• **Written task**:
Write out every entry below word for word. Leave the pictures out.

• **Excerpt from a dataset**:
:::

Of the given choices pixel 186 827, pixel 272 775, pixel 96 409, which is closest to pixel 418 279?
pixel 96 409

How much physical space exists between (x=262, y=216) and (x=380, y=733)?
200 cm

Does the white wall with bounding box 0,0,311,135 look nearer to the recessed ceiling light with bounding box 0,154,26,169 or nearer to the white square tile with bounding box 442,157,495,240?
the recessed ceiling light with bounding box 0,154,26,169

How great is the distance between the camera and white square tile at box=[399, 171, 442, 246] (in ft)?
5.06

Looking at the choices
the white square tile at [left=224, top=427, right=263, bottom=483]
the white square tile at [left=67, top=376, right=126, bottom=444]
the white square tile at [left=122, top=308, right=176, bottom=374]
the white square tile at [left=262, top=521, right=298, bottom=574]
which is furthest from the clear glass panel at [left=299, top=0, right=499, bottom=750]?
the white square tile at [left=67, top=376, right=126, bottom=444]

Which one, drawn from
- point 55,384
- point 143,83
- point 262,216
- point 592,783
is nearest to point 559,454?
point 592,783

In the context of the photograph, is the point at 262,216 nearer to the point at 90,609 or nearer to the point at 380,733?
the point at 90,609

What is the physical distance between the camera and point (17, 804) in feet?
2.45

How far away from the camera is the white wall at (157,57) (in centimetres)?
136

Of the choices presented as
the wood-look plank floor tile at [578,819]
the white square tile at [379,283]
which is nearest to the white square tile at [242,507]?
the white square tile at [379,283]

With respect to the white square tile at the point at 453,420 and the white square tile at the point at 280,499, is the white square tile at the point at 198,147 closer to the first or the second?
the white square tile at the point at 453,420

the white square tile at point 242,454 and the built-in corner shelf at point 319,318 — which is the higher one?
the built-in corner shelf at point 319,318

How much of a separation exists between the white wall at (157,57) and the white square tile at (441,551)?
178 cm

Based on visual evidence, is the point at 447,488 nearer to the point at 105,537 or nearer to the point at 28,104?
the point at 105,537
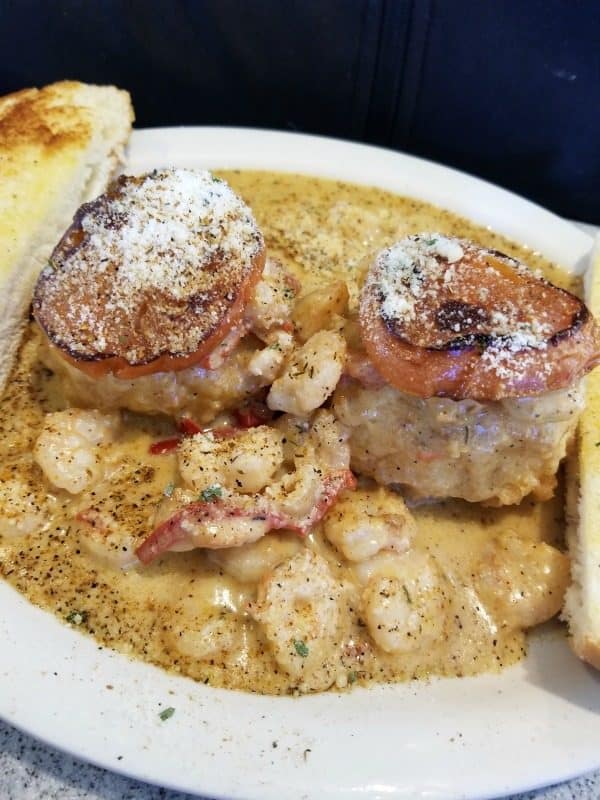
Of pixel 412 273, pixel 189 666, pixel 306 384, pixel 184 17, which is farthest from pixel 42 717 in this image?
pixel 184 17

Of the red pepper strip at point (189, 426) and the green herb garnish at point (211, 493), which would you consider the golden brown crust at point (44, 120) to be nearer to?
the red pepper strip at point (189, 426)

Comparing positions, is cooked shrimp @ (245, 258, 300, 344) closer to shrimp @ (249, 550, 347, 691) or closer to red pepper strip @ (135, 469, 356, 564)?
red pepper strip @ (135, 469, 356, 564)

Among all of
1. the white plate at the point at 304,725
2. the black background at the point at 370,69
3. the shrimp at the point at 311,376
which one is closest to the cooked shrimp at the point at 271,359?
the shrimp at the point at 311,376

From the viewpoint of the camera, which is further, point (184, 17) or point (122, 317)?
point (184, 17)

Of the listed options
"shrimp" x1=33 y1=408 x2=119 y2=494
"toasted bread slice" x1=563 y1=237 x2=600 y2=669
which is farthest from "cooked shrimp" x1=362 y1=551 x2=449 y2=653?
"shrimp" x1=33 y1=408 x2=119 y2=494

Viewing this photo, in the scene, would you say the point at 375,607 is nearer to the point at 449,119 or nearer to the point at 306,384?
the point at 306,384

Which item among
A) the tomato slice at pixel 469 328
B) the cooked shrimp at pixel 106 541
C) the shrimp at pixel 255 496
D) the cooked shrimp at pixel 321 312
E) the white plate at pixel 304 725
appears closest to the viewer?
the white plate at pixel 304 725
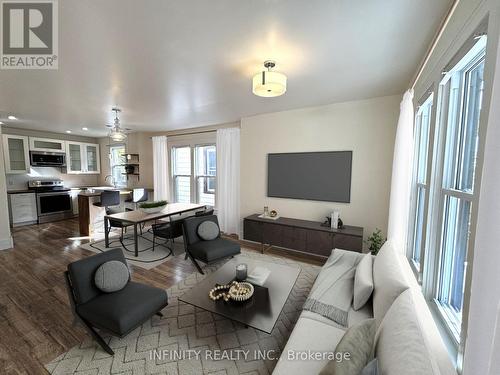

:::

• **Written response**:
Of the given choices pixel 186 827, pixel 272 775, pixel 96 409, which is closest to pixel 418 279?
pixel 96 409

How much physical space exists between (x=262, y=216) and (x=380, y=733)?
200 cm

Does the white wall with bounding box 0,0,311,135 look nearer to the recessed ceiling light with bounding box 0,154,26,169 or nearer to the white square tile with bounding box 442,157,495,240?
the recessed ceiling light with bounding box 0,154,26,169

How great is the distance between the camera and white square tile at box=[399, 171, 442, 246] (in ft)?
5.06

Looking at the choices
the white square tile at [left=224, top=427, right=263, bottom=483]
the white square tile at [left=67, top=376, right=126, bottom=444]
the white square tile at [left=122, top=308, right=176, bottom=374]
the white square tile at [left=262, top=521, right=298, bottom=574]
which is furthest from the clear glass panel at [left=299, top=0, right=499, bottom=750]?
the white square tile at [left=67, top=376, right=126, bottom=444]

Which one, drawn from
- point 55,384
- point 143,83
- point 262,216
- point 592,783
is nearest to point 559,454?
point 592,783

In the context of the photograph, is the point at 262,216 nearer to the point at 90,609 or nearer to the point at 380,733?
the point at 90,609

What is the physical distance between the camera and point (17, 804) in feet?
2.45

How far away from the camera is the white wall at (157,57) (in centimetres)?
136

Of the choices presented as
the wood-look plank floor tile at [578,819]
the white square tile at [379,283]
which is nearest to the white square tile at [242,507]?
the white square tile at [379,283]

With respect to the white square tile at the point at 453,420 and the white square tile at the point at 280,499, is the white square tile at the point at 198,147 closer to the first or the second?
the white square tile at the point at 453,420

the white square tile at point 242,454 and the built-in corner shelf at point 319,318 — which is the higher one?
the built-in corner shelf at point 319,318

How much of a separation exists between the white wall at (157,57) and the white square tile at (441,551)?
178 cm

Based on visual evidence, is the point at 447,488 nearer to the point at 105,537 or nearer to the point at 28,104?
the point at 105,537
Of pixel 412 273, pixel 189 666, pixel 306 384, pixel 184 17, which is farthest from pixel 42 717 in this image?
pixel 184 17

Of the red pepper strip at point (189, 426) and the green herb garnish at point (211, 493), which would you consider the golden brown crust at point (44, 120) to be nearer to?
the red pepper strip at point (189, 426)

Comparing positions, is cooked shrimp @ (245, 258, 300, 344) closer to shrimp @ (249, 550, 347, 691) or closer to red pepper strip @ (135, 469, 356, 564)?
red pepper strip @ (135, 469, 356, 564)

Among all of
1. the white plate at the point at 304,725
2. the black background at the point at 370,69
3. the shrimp at the point at 311,376
which one is closest to the cooked shrimp at the point at 271,359?
the shrimp at the point at 311,376

From the viewpoint of the camera, which is further, point (184, 17) or point (122, 317)?
point (184, 17)

Of the listed options
"shrimp" x1=33 y1=408 x2=119 y2=494
"toasted bread slice" x1=563 y1=237 x2=600 y2=669
which is farthest from "cooked shrimp" x1=362 y1=551 x2=449 y2=653?
"shrimp" x1=33 y1=408 x2=119 y2=494

Viewing this photo, in the scene, would you say the point at 375,607 is nearer to the point at 449,119 or nearer to the point at 306,384?
the point at 306,384

Which item among
A) the tomato slice at pixel 469 328
B) the cooked shrimp at pixel 106 541
C) the shrimp at pixel 255 496
D) the cooked shrimp at pixel 321 312
E) the white plate at pixel 304 725
appears closest to the viewer?
the white plate at pixel 304 725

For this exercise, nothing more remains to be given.